[Opening PAGE EXCERPT section]
If he was here to see it, I think the Arion Press edition would be especially pleasing to this “poet among painters”. O’Hara took deliberate care in the spaces, indents, and line lengths for the poem, and the generous page size of the AP edition allows these to be printed as intended and gives Dine space to meld his art into a poem that resonated with him from the first time he read it. In the Publisher’s Note, Andrew Hoyem writes that “The poem signified for Dine a literary equivalent to his own disjunctive impulses in visual art” and goes on to state that
“Dine’s work elevates this publication to a true livre d’artiste: Here is an artist inspired by a work of literature, paying homage to it and to the writer with a visual interpretation and interpenetration.”
The sheer size of the pages, with text unencumbered by a constrained page, and the images Dine drew into and around the text, created a powerful reading experience as I read through the poem. Poetry by nature speaks in metaphor and allusion and I have to say that I was reminded of that prose master of allusion, James Joyce. This is not a bad thing for me, as I enjoy the work of unraveling his works, especially if I have a skeleton key or some annotations to help me along. And lo and behold, Bill Berkson has provided a glossary to help with some of the more obscure references, quotations, and allusions in the poem.
Berkson, to whom the poem is dedicated, also contributed the essay “Air and Such” to be included with the AP edition. He says,
It [Biotherm] portrays the relationship of two very close friends in their ways of speaking together. To some degree, any two friends talk with one another as neither would with anyone else. This is a function of what Frank O’Hara called “the appropriate sense of space”—the fluctuating space that two people feel and invent between themselves.
[Closing PAGE EXCERPT section]
[Opening ENTRIES SUPPLIED section]
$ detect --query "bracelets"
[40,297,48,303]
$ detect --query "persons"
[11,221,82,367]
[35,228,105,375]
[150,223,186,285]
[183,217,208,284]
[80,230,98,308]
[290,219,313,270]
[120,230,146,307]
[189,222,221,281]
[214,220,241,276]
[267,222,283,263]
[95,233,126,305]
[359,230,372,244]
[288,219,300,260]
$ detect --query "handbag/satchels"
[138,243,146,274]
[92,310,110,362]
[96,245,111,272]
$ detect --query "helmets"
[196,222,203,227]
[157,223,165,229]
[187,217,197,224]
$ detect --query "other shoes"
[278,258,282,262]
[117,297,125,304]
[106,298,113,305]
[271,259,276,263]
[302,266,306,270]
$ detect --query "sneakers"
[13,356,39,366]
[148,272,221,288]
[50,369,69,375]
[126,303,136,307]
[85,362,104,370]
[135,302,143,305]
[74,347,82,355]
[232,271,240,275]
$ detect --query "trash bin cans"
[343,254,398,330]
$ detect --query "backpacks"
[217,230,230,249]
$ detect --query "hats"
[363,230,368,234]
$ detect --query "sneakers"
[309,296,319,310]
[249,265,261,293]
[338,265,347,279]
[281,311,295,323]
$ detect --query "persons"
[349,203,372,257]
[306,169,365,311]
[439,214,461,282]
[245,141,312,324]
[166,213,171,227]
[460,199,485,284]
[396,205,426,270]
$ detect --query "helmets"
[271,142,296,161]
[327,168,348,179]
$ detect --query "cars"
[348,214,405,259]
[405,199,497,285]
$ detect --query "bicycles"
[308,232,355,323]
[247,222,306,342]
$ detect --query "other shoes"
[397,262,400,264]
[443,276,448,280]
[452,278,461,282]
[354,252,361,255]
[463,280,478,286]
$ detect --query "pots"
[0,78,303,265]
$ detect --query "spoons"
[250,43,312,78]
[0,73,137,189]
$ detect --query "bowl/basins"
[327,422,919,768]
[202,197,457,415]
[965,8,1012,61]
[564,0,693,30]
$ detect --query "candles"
[Closing ENTRIES SUPPLIED section]
> **WORK REQUEST 1**:
List every person named in the Arion Press review.
> **WORK REQUEST 2**:
Revise the Arion Press review from "The sheer size" up to and including "in the poem.", changing "glossary" to "lexicon".
> **WORK REQUEST 3**:
In the Arion Press review, what is the title of the essay Bill Berkson contributed to the edition?
The listing plays no part in what follows and can be set aside.

> **RESPONSE AREA 1**:
Frank O'Hara, Dine, Andrew Hoyem, James Joyce, Bill Berkson

> **RESPONSE AREA 2**:
The sheer size of the pages, with text unencumbered by a constrained page, and the images Dine drew into and around the text, created a powerful reading experience as I read through the poem. Poetry by nature speaks in metaphor and allusion and I have to say that I was reminded of that prose master of allusion, James Joyce. This is not a bad thing for me, as I enjoy the work of unraveling his works, especially if I have a skeleton key or some annotations to help me along. And lo and behold, Bill Berkson has provided a lexicon to help with some of the more obscure references, quotations, and allusions in the poem.

> **RESPONSE AREA 3**:
"Air and Such"